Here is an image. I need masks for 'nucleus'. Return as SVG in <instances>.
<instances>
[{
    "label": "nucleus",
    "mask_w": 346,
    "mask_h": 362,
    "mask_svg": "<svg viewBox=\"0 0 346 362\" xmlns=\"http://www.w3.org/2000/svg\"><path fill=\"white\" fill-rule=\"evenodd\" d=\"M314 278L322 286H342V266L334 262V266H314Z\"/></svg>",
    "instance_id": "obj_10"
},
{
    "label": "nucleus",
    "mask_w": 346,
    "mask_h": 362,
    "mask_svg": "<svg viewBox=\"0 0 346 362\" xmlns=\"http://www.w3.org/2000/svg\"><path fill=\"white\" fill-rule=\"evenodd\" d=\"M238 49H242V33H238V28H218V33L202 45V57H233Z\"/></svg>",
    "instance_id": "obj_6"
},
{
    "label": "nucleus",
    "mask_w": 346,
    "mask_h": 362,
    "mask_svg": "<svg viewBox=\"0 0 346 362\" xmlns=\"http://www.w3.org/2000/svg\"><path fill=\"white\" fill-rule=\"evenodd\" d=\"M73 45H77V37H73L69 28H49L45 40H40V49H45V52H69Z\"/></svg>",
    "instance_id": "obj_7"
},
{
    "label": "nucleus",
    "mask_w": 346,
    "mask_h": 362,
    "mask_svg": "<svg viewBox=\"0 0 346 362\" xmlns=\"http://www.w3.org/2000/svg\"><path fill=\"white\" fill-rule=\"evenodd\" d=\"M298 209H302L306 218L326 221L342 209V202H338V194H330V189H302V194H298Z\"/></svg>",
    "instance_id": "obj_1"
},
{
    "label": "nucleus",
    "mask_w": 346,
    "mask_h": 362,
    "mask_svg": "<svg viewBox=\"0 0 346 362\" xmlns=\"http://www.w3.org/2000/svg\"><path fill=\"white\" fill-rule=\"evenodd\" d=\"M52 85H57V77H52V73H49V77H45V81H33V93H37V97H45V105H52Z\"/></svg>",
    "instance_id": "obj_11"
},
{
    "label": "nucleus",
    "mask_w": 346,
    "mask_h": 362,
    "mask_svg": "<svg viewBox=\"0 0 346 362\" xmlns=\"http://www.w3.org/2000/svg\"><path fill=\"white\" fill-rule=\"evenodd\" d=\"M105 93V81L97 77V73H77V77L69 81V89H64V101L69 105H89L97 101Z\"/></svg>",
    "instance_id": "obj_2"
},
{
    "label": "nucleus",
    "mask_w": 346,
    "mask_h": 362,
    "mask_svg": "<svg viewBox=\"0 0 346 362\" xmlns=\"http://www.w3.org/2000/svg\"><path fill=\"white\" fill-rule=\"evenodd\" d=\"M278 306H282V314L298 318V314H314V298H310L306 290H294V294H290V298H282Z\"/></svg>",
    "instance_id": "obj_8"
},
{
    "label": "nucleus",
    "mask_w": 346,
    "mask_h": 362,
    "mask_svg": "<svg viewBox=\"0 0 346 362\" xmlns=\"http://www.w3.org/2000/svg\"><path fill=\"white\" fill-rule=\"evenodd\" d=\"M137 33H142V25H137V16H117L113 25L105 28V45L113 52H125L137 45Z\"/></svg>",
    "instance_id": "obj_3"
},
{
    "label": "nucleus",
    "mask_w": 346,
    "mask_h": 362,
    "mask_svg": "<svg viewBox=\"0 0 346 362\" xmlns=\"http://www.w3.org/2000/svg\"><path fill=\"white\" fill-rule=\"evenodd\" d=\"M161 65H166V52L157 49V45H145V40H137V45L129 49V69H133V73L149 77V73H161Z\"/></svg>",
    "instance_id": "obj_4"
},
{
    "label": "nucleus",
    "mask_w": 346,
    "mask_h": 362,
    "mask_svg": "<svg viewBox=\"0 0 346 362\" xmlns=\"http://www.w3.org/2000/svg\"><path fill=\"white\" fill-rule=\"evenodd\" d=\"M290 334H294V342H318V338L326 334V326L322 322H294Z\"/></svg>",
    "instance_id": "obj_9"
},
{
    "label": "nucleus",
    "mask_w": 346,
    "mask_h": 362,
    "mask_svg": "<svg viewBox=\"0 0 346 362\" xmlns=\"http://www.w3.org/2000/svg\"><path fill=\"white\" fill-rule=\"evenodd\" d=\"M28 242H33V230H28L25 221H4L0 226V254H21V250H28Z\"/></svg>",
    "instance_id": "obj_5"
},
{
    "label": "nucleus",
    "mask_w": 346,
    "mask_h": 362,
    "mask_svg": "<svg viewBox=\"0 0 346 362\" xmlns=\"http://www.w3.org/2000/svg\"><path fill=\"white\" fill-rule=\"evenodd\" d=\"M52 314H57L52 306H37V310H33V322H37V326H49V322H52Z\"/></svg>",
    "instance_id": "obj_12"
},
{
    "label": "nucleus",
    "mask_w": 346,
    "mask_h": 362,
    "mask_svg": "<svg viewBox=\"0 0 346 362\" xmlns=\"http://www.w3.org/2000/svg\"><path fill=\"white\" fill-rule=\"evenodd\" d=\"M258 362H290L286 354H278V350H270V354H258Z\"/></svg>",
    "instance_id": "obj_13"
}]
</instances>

> [WHAT YOU WILL DO]
Filter the lines above, keeping only those that contain the string "instances". Matching is case-sensitive.

> [EXERCISE ANSWER]
Here is an image. I need masks for 'nucleus'. Return as SVG in <instances>.
<instances>
</instances>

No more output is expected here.